La giovane di 27 anni aveva ancora una catena intorno al collo quando è riuscita a fuggire dalla casa nel villaggio di Sirem, a circa 30 miglia a nord-ovest della capitale Praga, il 16 febbraio.
Aveva la testa rasata e veniva descritta come una persona simile a qualcuno “da un campo di concentramento”, hanno detto i vicini.
Il presunto torturatore, un autista di camion di 40 anni chiamato solo Karel N, si dice vivesse al di fuori del villaggio ma guidasse fino alla proprietà in rovina dove la donna, che si dice fosse conosciuta da lui, era imprigionata.
Le telecamere all’ingresso hanno ripreso la donna terrorizzata che fuggiva dalla casa nel bel mezzo della notte e cercava disperatamente rifugio dai vicini.
Uno ha raccontato al giornale locale iDNES.cz: “Sono stato svegliato dal campanello alle tre del mattino. Ho guardato fuori dalla finestra e c’era una giovane donna lì. Ero terribilmente spaventata, sembrava miserabile.
“Indossava leggings e una felpa con il cappuccio tirato sulla testa. Aveva una catena avvolta intorno al collo. Piangeva dicendo che era stata intrappolata nel seminterrato da novembre e implorava aiuto.
“Mi sono svegliato mio marito e l’abbiamo fatta entrare.
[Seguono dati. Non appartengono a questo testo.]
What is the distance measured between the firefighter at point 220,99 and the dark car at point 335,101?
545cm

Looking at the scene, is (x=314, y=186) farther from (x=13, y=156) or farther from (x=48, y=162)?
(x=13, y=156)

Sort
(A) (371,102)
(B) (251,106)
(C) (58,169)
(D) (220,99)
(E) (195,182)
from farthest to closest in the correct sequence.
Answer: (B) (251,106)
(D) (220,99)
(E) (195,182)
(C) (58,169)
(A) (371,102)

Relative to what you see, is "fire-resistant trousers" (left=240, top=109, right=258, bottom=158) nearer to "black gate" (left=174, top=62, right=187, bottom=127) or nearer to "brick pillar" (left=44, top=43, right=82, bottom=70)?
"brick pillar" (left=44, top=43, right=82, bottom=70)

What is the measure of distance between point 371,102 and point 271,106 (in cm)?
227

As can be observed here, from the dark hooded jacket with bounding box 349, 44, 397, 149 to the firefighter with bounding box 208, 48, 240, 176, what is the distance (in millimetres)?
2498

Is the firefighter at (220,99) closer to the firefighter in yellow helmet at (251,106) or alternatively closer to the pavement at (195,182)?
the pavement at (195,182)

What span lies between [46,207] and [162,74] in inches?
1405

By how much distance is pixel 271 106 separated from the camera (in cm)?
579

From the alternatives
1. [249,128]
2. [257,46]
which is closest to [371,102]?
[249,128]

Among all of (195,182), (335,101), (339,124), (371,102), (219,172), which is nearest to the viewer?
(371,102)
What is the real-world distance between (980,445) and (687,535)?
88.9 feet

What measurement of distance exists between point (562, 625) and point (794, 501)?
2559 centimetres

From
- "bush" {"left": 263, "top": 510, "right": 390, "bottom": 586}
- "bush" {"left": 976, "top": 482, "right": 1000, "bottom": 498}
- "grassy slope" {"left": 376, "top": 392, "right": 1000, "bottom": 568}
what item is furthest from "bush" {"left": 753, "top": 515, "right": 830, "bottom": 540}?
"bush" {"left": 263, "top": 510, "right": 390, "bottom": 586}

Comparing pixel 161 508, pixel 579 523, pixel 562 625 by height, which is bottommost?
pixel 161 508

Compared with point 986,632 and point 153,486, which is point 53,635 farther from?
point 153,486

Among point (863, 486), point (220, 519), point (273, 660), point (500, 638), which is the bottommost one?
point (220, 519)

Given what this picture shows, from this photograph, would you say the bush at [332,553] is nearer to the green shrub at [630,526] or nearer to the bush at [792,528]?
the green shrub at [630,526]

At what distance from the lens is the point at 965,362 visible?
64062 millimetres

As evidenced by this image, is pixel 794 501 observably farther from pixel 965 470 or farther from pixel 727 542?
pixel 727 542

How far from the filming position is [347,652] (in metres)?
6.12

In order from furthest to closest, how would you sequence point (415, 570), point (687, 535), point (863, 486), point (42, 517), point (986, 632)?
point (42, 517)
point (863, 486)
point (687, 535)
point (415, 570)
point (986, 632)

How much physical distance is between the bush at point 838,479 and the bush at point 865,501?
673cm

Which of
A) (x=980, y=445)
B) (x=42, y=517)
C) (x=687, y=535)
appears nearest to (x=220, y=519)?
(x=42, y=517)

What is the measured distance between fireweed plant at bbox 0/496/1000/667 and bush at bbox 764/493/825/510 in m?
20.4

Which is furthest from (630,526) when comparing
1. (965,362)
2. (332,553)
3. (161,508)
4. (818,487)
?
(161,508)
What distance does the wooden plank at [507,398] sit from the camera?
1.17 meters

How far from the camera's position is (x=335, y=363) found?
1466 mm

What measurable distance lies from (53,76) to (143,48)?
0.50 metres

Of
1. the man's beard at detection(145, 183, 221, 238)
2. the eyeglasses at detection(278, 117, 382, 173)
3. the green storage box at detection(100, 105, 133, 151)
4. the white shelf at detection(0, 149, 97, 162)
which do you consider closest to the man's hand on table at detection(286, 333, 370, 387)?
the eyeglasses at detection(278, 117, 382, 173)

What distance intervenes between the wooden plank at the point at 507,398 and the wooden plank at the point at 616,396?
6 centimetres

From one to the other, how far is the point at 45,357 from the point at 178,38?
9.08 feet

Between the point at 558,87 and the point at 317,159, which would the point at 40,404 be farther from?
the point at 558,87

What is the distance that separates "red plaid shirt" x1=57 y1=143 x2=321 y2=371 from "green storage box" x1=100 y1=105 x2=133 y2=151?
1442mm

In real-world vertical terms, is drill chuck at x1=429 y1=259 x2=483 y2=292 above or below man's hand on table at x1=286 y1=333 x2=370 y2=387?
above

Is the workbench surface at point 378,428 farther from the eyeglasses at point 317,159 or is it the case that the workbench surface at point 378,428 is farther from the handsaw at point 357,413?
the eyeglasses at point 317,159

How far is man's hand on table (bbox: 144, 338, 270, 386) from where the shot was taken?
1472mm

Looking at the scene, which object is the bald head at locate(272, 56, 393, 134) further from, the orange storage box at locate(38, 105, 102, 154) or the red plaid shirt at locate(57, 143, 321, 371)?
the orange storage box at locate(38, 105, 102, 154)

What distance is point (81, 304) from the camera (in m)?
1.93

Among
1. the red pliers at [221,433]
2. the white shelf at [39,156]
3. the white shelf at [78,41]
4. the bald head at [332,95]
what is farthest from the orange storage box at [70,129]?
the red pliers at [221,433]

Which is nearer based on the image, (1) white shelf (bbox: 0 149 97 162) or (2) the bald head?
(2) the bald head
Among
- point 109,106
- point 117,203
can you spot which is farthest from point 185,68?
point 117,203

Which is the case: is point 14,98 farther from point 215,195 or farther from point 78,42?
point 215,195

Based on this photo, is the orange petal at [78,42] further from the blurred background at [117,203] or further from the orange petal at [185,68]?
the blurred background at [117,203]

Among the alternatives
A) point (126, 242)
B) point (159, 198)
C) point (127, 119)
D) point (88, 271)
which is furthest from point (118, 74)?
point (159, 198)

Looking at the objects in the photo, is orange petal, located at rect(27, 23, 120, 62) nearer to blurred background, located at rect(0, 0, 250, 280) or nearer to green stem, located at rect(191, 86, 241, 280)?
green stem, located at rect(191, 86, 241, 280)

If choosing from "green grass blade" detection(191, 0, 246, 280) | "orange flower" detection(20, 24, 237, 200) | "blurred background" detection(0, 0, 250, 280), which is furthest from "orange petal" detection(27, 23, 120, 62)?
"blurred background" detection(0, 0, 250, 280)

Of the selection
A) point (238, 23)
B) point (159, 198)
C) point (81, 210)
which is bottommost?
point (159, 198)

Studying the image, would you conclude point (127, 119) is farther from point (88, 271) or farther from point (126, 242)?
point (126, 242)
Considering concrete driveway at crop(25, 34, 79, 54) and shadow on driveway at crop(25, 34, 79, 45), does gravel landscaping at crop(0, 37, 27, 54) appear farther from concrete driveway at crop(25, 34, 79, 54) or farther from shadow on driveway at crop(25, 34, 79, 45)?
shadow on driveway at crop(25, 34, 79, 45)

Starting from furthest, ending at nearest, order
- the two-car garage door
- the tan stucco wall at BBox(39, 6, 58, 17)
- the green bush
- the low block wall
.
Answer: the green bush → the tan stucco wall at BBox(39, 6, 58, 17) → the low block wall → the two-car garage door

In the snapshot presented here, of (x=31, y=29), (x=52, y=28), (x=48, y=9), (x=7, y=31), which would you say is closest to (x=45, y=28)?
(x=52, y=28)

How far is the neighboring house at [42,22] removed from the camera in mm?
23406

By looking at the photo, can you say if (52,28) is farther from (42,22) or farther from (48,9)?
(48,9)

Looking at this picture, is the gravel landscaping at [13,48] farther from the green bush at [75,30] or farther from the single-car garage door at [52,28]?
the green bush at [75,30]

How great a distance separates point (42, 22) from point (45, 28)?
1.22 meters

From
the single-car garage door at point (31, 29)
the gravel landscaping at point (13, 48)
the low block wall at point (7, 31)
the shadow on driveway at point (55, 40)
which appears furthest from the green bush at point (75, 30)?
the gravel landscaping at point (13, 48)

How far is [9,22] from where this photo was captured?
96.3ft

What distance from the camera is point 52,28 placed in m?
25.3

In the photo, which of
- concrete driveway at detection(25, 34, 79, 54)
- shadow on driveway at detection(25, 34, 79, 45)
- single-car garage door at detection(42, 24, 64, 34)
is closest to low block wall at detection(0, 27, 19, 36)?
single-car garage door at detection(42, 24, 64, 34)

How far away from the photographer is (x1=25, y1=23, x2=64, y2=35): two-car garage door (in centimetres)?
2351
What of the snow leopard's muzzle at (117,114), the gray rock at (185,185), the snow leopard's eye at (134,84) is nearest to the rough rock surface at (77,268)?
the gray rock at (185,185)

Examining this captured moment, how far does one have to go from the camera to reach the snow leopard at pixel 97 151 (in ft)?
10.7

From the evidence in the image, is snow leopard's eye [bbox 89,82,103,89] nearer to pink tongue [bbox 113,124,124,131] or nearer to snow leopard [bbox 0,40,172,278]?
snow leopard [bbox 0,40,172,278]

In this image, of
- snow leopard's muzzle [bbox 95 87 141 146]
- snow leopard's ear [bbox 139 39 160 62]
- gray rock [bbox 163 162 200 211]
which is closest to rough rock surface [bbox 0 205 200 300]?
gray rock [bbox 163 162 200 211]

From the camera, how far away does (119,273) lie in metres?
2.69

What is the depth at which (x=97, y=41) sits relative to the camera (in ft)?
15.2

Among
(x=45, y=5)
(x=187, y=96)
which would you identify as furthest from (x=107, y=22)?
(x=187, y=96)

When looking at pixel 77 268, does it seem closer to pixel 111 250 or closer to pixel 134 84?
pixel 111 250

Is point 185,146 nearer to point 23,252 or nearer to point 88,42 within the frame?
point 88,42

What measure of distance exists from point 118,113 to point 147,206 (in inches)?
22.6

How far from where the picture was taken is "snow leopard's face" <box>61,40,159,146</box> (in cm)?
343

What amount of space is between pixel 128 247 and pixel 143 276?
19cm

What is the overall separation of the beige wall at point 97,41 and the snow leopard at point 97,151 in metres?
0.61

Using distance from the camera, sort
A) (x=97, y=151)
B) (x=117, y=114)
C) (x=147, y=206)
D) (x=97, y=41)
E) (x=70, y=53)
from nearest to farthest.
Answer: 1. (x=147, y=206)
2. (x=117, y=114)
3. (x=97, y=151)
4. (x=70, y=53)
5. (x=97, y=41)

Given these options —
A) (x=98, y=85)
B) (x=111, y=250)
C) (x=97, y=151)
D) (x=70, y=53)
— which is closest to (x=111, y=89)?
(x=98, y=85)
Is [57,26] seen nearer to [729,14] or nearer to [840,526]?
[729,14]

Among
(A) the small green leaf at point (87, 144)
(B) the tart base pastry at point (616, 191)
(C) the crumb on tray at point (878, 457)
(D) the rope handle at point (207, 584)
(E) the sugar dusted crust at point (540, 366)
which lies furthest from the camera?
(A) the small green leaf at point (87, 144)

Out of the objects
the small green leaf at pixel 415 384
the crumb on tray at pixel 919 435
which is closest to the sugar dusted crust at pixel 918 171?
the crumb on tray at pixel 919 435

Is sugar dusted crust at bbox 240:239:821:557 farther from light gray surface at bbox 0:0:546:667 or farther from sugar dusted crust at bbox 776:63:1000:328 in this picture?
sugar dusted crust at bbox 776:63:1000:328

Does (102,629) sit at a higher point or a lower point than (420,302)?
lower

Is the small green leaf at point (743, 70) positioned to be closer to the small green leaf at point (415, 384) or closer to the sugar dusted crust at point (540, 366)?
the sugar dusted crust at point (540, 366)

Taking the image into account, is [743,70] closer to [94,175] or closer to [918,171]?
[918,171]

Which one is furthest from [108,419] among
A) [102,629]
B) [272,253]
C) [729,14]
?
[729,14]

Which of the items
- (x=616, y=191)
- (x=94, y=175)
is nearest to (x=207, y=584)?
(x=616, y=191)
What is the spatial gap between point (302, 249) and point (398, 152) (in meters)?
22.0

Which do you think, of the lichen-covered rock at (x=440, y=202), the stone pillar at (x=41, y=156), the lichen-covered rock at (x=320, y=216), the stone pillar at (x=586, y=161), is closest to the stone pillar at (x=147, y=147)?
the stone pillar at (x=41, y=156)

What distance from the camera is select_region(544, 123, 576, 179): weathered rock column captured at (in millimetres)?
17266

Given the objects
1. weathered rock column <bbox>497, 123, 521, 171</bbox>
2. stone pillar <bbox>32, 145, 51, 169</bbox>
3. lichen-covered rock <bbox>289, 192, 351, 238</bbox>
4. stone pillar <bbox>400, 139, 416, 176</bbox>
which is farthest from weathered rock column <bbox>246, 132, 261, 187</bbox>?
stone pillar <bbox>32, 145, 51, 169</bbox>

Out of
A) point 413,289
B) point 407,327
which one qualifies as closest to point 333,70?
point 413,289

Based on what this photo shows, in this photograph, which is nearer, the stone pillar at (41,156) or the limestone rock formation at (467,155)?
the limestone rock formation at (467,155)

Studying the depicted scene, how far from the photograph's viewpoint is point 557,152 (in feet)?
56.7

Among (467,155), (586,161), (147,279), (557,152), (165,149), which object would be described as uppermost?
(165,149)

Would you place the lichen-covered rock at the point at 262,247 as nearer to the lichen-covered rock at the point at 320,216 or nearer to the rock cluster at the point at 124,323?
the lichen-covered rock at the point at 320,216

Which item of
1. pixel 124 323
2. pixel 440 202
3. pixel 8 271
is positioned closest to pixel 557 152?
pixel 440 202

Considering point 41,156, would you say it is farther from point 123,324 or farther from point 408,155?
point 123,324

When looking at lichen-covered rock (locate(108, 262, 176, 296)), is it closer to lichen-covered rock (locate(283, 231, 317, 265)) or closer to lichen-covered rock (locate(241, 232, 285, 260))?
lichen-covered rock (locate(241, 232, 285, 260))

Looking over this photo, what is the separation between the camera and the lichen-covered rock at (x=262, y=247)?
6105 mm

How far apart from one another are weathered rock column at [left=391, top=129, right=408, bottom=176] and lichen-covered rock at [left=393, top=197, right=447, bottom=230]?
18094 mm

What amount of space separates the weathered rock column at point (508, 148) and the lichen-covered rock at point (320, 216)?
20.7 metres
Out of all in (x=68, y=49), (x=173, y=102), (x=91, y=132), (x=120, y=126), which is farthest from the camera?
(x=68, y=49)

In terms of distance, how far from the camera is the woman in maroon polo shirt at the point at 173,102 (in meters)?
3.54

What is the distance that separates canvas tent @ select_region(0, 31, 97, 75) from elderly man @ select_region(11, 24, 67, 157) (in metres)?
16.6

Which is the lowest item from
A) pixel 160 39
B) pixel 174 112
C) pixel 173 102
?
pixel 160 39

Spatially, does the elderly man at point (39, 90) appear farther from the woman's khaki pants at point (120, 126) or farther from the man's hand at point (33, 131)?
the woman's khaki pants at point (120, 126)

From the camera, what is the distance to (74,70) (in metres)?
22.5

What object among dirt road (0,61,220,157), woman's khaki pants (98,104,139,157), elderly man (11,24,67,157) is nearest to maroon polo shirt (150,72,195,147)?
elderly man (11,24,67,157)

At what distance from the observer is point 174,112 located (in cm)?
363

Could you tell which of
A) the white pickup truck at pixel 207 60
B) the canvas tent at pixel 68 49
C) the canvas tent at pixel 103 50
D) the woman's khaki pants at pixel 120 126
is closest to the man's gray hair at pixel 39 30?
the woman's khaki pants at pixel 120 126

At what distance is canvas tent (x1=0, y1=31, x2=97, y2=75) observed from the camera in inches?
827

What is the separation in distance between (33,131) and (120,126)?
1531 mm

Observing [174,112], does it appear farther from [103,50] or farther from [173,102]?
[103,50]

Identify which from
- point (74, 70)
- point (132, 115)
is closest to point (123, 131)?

Ho chiuso tutto a chiave, avevo paura che qualcuno la stesse seguendo.”
Un altro ha aggiunto: “Aveva la testa rasata e una spessa catena con un enorme lucchetto intorno al collo; era soltanto pelle e ossa.
“Ha detto che le ha rasato la testa e le ha dato raramente qualcosa da mangiare, solo qualche volta un po’ di pane e acqua da una ciotola, come a un cane.
“L’ha spogliata, l’ha incatenata, l’ha picchiata, l’ha violentata e le ha fatto altre cose folli.”
Rapporti locali dicono che il sospettato è conosciuto dalla polizia avendo precedentemente attirato una donna di 22 anni alla sua casa a Kryry, Louny, e abusato di lei nel 2021.
Quella vittima è riuscita a fuggire dopo un giorno e Karel è stato successivamente condannato a tre anni di prigione per accuse di stupro e privazione della libertà .
È stato liberato anticipatamente da un giudice che ha ritenuto tre anni troppo severi perché Karel non avrebbe commesso altre agressioni simili.
I pubblici ministeri che si opponevano alla cauzione per il sospettato hanno dichiarato: “È una persona che viaggia spesso al di fuori della Repubblica Ceca, quindi la ragione della sua detenzione è stata trovata in quanto fuggitivo.
“Allo stesso tempo, non sono stati sentiti tutti i testimoni e c’è il rischio che possa influenzare le loro dichiarazioni e ripetere la sua attività criminale.”
Questo articolo è parte di una campagna di sensibilizzazione contro la violenza sulle donne lanciata da Metro chiamata “This Is Not Right”, che mira a coinvolgere e responsabilizzare i lettori sull’argomento della violenza sulle donne. Con il supporto dei nostri partner di Women’s Aid, la campagna mira a mettere in luce l’entità della violenza contro le donne.